Article · Jul 23, 2018

The importance of effective DR testing

Disaster recovery testing should be considered essential for every business. However, many organizations rarely conduct DR tests, if at all. This problem is even more common among small to midsize businesses (SMBs) for a number of reasons. First, many SMBs have small IT teams that are stretched thin daily, without adding DR testing to the mix.

Second, DR testing can be a complex process requiring business downtime—especially if you are using dated technologies. So, testing can be unappealing to business stakeholders as well as IT.

Finally, many organizations simply take a “set it and forget it” approach to disaster recovery and assume that their plans will work. This is a dangerous assumption.

Why? Because your IT environment isn’t static. Business data changes by the second, applications are regularly updated, hardware fails or becomes obsolete—the list goes on and on. Testing is the only way to be certain that you’ll be able to restore business operations within a reasonable timeframe following an outage. Remember: the purpose of disaster recovery testing is finding flaws in your DR plan. So, you must design tests that reflect real-world restore demands. This may sound obvious, but is worth noting because many IT teams perform ineffective or incomplete tests. One common example of this is testing the ability to restore files but neglecting to test whether you can restore business-critical applications.

Conduct frequent DR tests

There’s no standard suggestion for how often you should conduct a full DR readiness test, but twice yearly is a good place to start. Additionally, it is important to conduct testing following changes to your environment. The scope of these ad hoc tests will depend on the changes made and may not require testing every aspect of your disaster recovery plan. For example, a test you conduct after spinning up a single new virtual machine will obviously look very different than a test following a rip and replace of legacy hardware. Tailor your testing schedule accordingly.
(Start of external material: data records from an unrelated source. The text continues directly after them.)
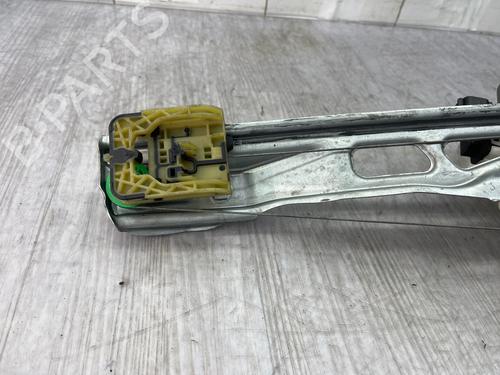Front left window mechanism FORD TRANSIT CUSTOM V362 Van (FY, FZ) 2.0 EcoBlue | BP39952274C22 - Image 5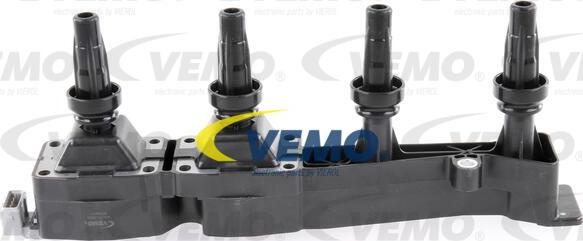 Vemo V22-70-0002 - Запалителна бобина vvparts.bg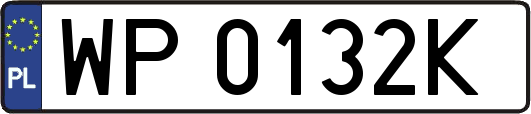 WP0132K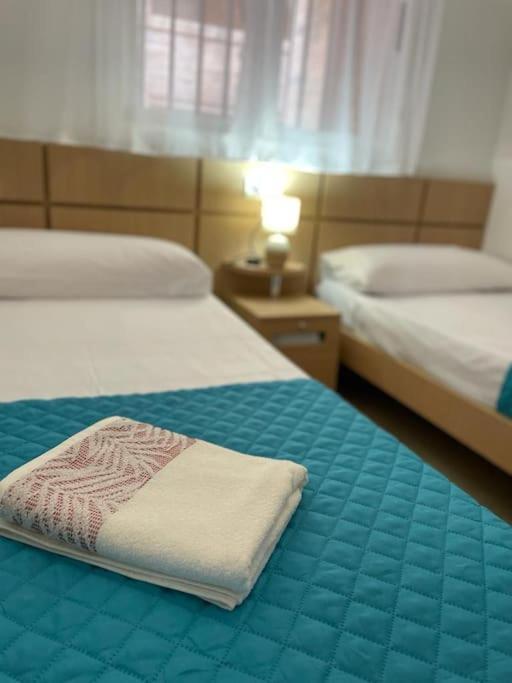 Apartament In Oropesa Del Mar L El Borseral Buitenkant foto
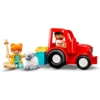 LEGO Duplo: 10950 Farm traktor és állatgondozás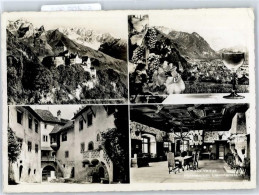Delcampe - 9490 Vaduz - Schloss Vaduz - 51498297 - Liechtenstein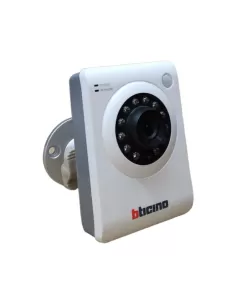 Kit de cámara IP Bticino 391867 con fuente de alimentación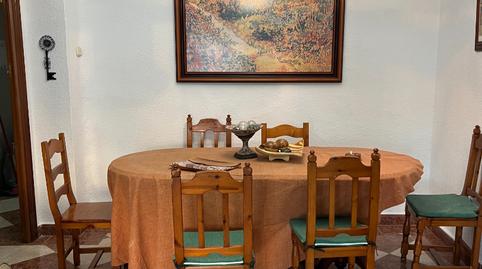 Foto 2 de Piso de alquiler en Parque Ayala - Jardín de la Abadía - Huelín, Málaga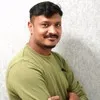 Ramshankar Ramakrishnan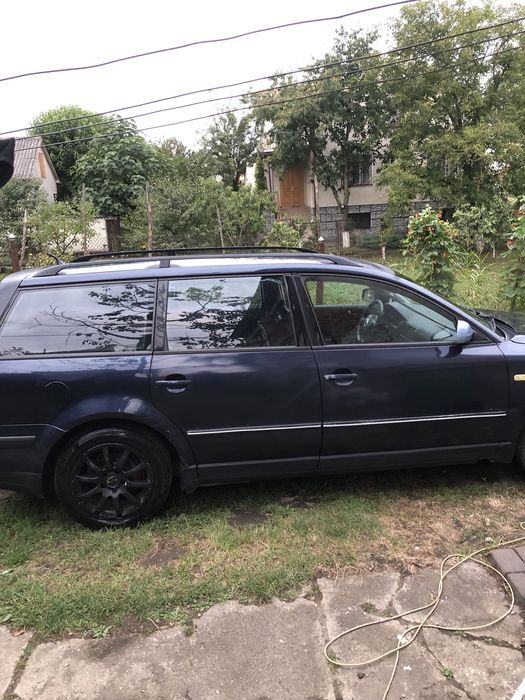 [ПРОХАННЯ Читайте Опис!!]Продам VW Passat B5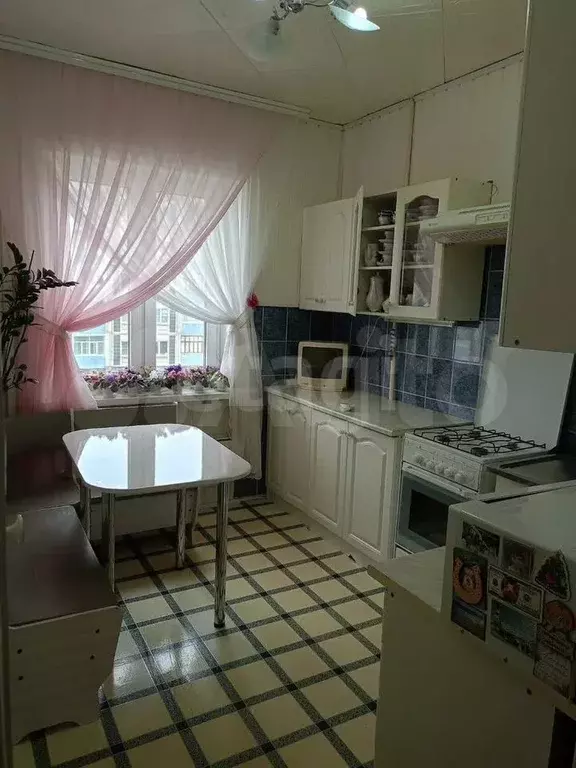 3-к. квартира, 68,3 м, 3/5 эт. - Фото 1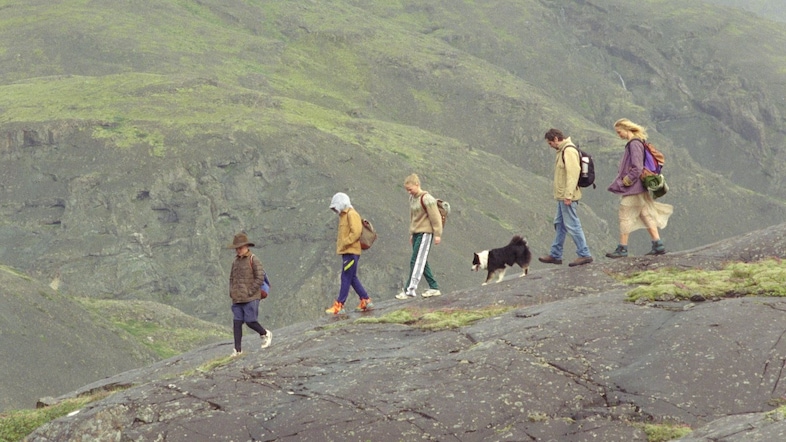 The Love That Remains, 2026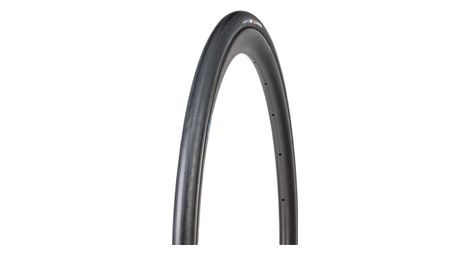 Bontrager r3 hard-case lite road tire tubetype folding black 23c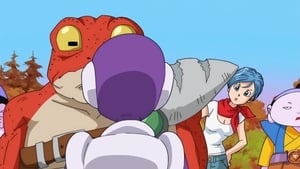 Dragon Ball Super 31. epizoda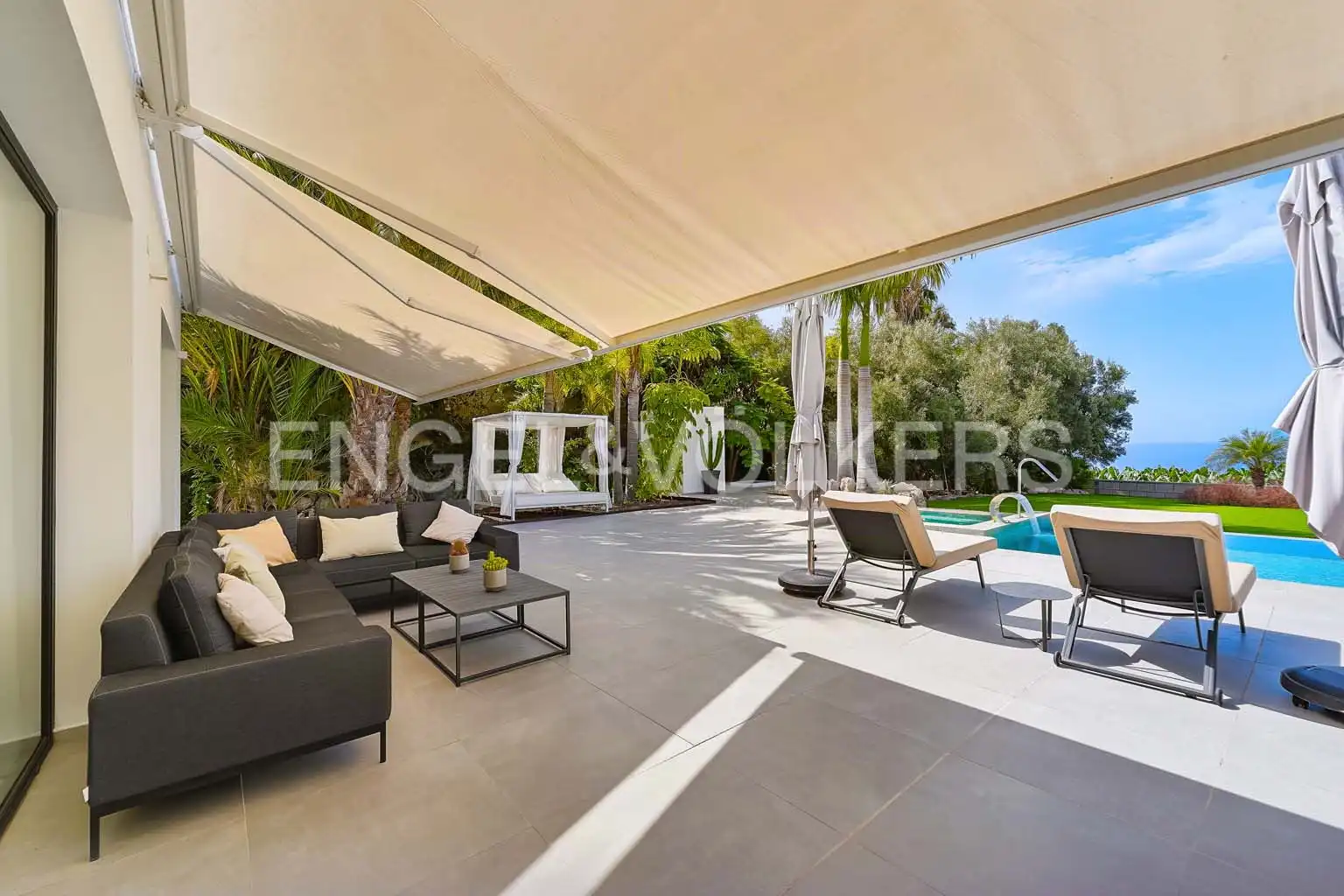 House with pool for sale in Marazul - Ricasa, imagen 13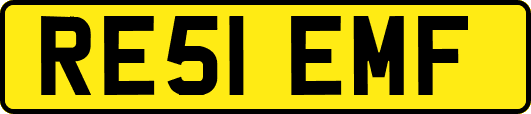 RE51EMF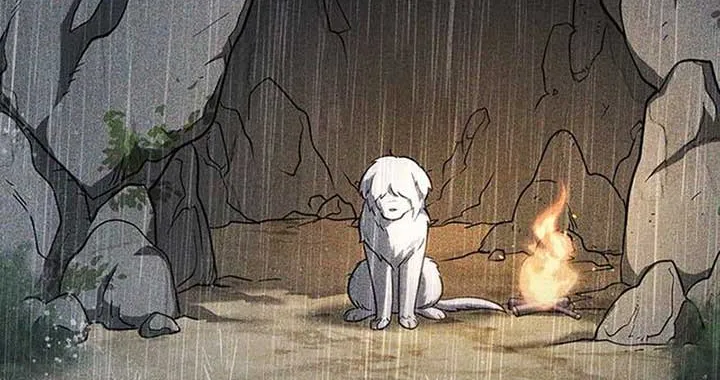 Kim Oh-jin and The Strange Beasts Chapter 6 page 65 - 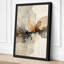 Explosive Centre Abstract - Wrapped Canvas-661413195-661413197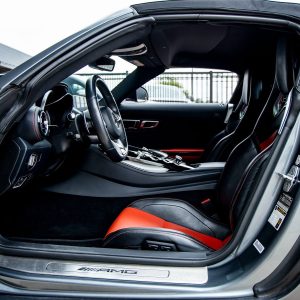 804240273ce143b1828b2bdc8fc190d6 2018 Mercedes-Benz AMG GT Roadster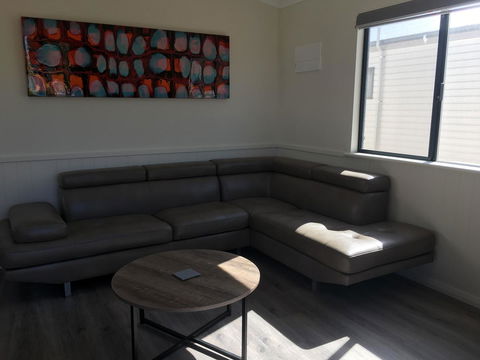 Jurien Bay Tourist Park - C Tourism 33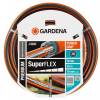 Tuyau Premium SuperFLEX - Diam. 19 mm - Gardena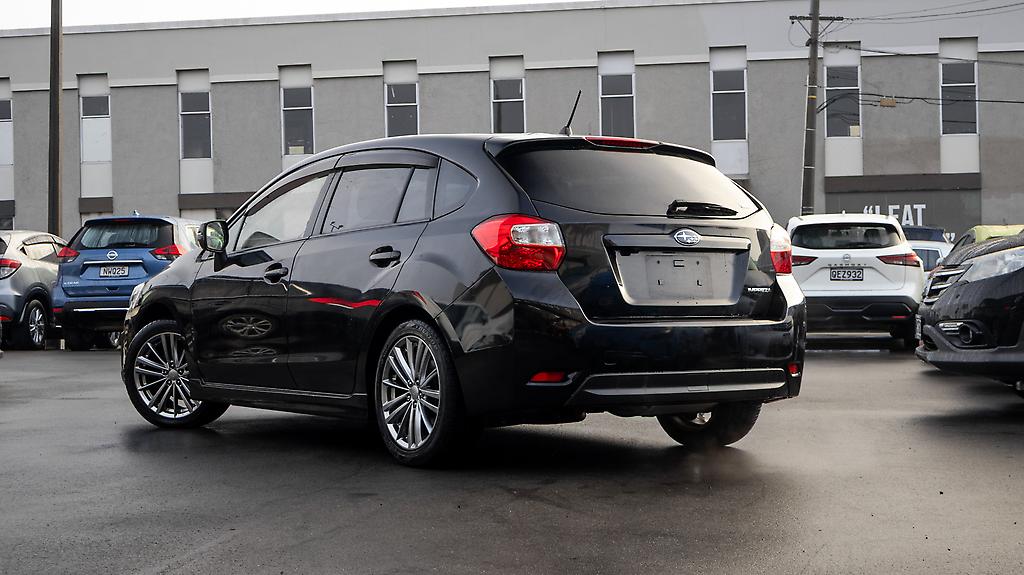 2013 Subaru Impreza 2.0i AWD Low Kms image 342913
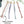 Load image into Gallery viewer, 844 - 03 Mini Macrame Plant Hanger - Caught In a Knot Co. - Painted Door on Main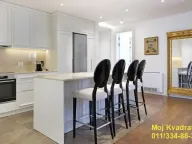 Izdavanje, četvorosoban stan, 132m², Vračar Sve Podlokacije, Beograd - image 7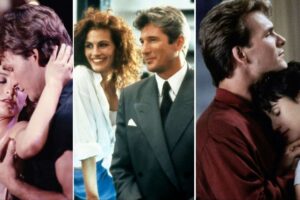 Quiz : si t&rsquo;as déjà vu ces 5 films d&rsquo;amour, alors t&rsquo;es un vrai romantique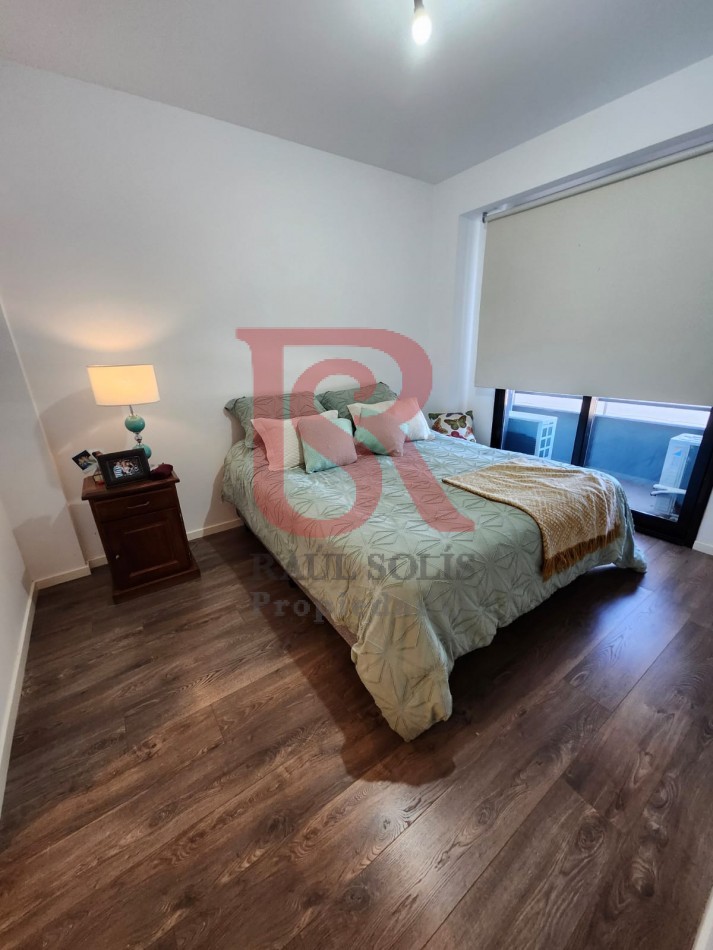 GZ - Nuevo Valor !!! Panoramico y Moderno Piso cuatro Ambientes Bernal Centro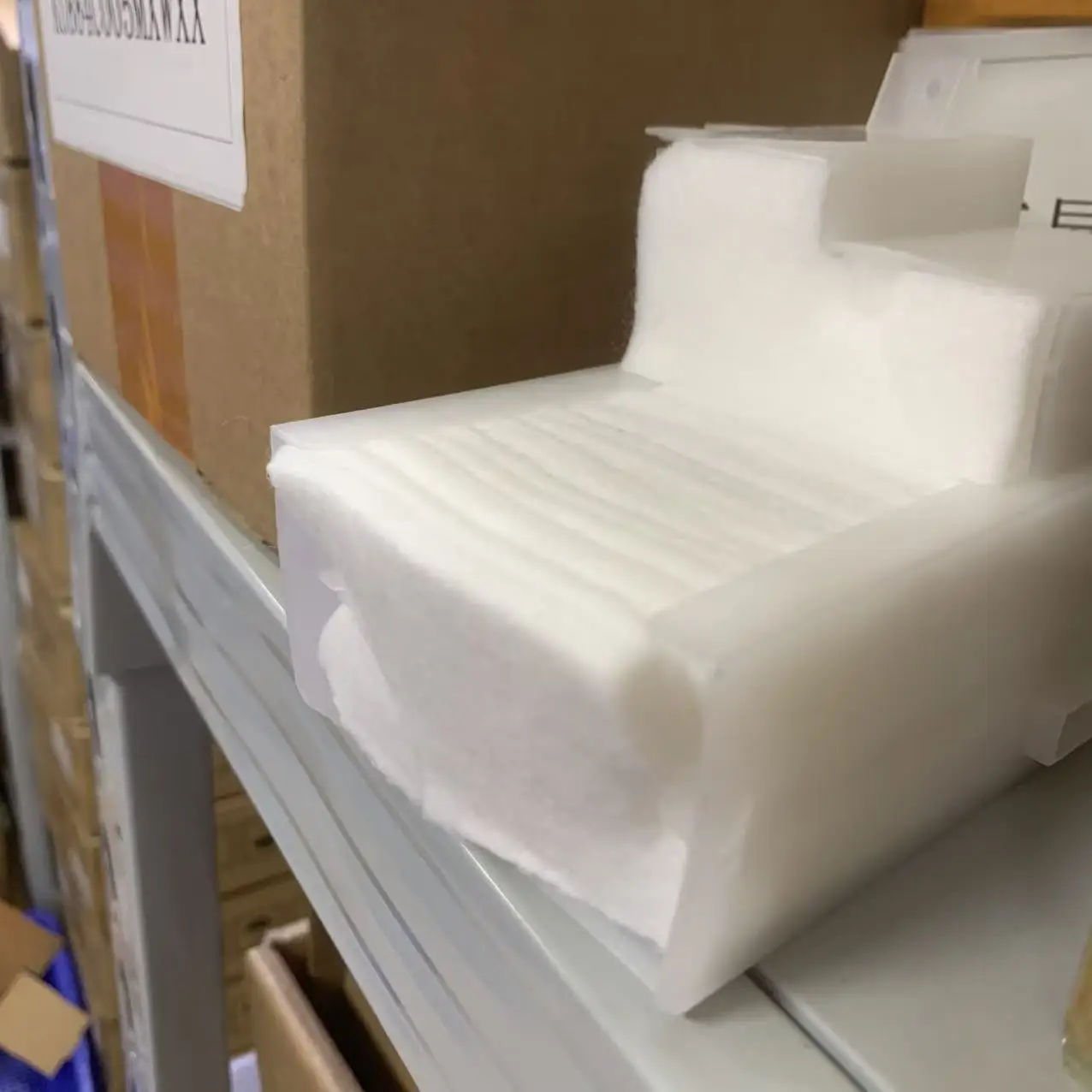 

1PCS 1469197 Waste Ink Tank TRAY POROUS PAD ASSY for EPSON L800 L805 Stylus Photo R290 R295 P50 T50 T59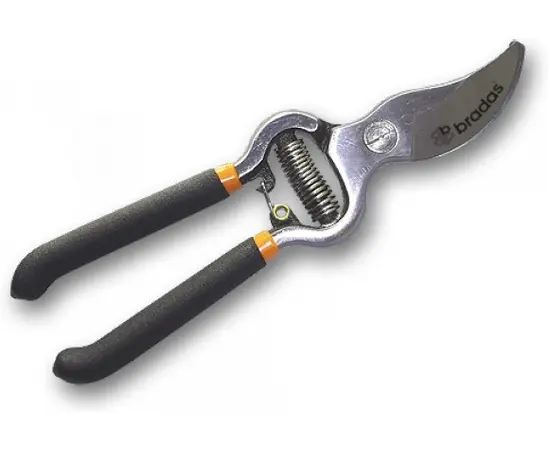 Секатор садовый Bradas KT-RG1009 8"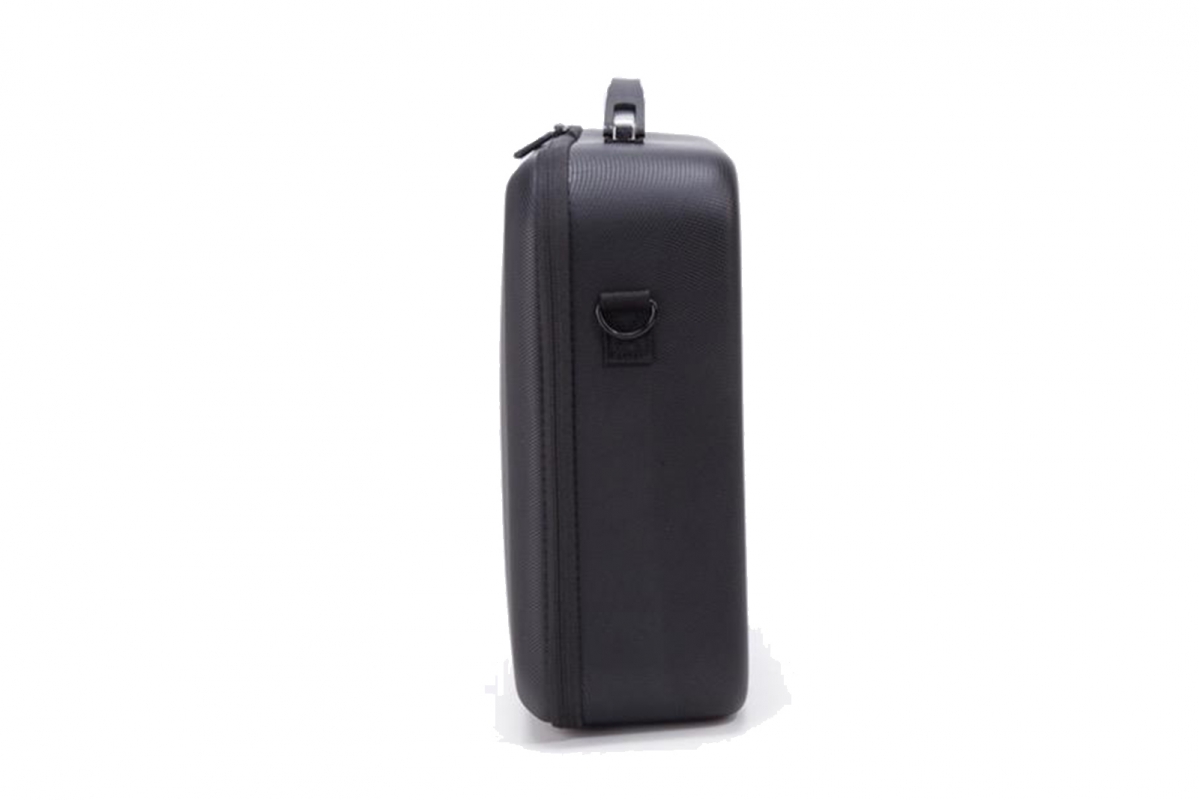 Stablecam Čierne puzdro na rameno z PU pre DJI RS 5 1DJ8336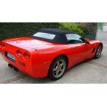 Kit film solaire prédécoupé Chevrolet Corvette (5) C5 cabriolet 2 portes (1997 - 2004)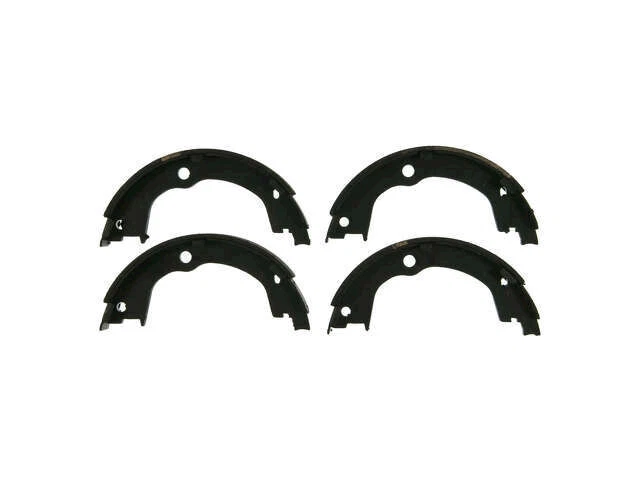 Zapata de freno de estacionamiento trasera Wagner Brake 69VP28Q para Saturn Vue QuickStop 2008-2010 Foto 1 de 1
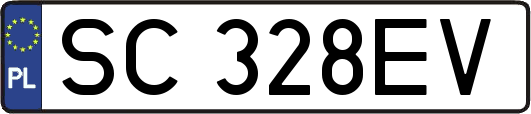 SC328EV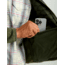 HUK Performance Fishing Scale Hybrid Jacket - Mens, Cypress Landing, Medium, H4000158-377-M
Evaluate your existing technology

Your ability to conduct effective DR tests will be impacted by the technology you have in place. For example, testing your ability to restore business operations from offsite tape is obviously very different than testing the failover/failback capabilities of a high availability solution. If you avoid or struggle with testing due to technology limitations, consider evaluating modern DR tools.

Just as testing is important for success and confidence in your DR plan, so is understanding your entire IT environment. Detailed documentation about your network can ease testing, and more importantly, streamline recovery following a disaster event. Depending on the complexity of your environment, this documentation might be:

A list of all the hardware and software in place
Where the software and hardware physically exist
Spare technology in stock
Complete support and tech support contact list

Larger environments might include a detailed network map. There are a variety of purpose-built IT documentation tools available, as well. Depending on your specific needs, this type of solution may be beneficial.

Failback matters!

High availability solutions continuously replicate data to a remote site or cloud. In the event that a primary system goes down, the remote, secondary system can be spun up and users are rerouted. This process is commonly referred to as “failover,” and it reduces downtime to seconds or minutes.

However, failover isn’t a permanent state. Once primary servers are up and running, data and applications must be restored so normal operations can resume. This process is known as failback, and it is very important from a DR testing standpoint. Here’s why: Not all replication technology is created equally when it comes to failback. In some cases, failing back to production servers can be painfully slow. Look for a solution that reverses replication before failback to reduce user downtime. This allows users to continue working during the resynchronization process.

DR testing: Worth the time

Failing to test your ability to restore operations can lead to extended periods of downtime. This can be particularly damaging for SMBs, because they are typically more dependent on generating new revenue that larger, established companies with diverse assets. How much potential revenue would your business stand to lose if business-critical applications were down for an hour? A day? A week? Use those numbers for motivation and carve out the time and resources to perform rigorous DR tests.

Finally, if you are evaluating new DR tools, look for products and services that offer native testing capabilities. You want to be able to perform non-disruptive failover testing in an isolated environment so there’s no impact on production. This type of capability can dramatically ease the DR testing process.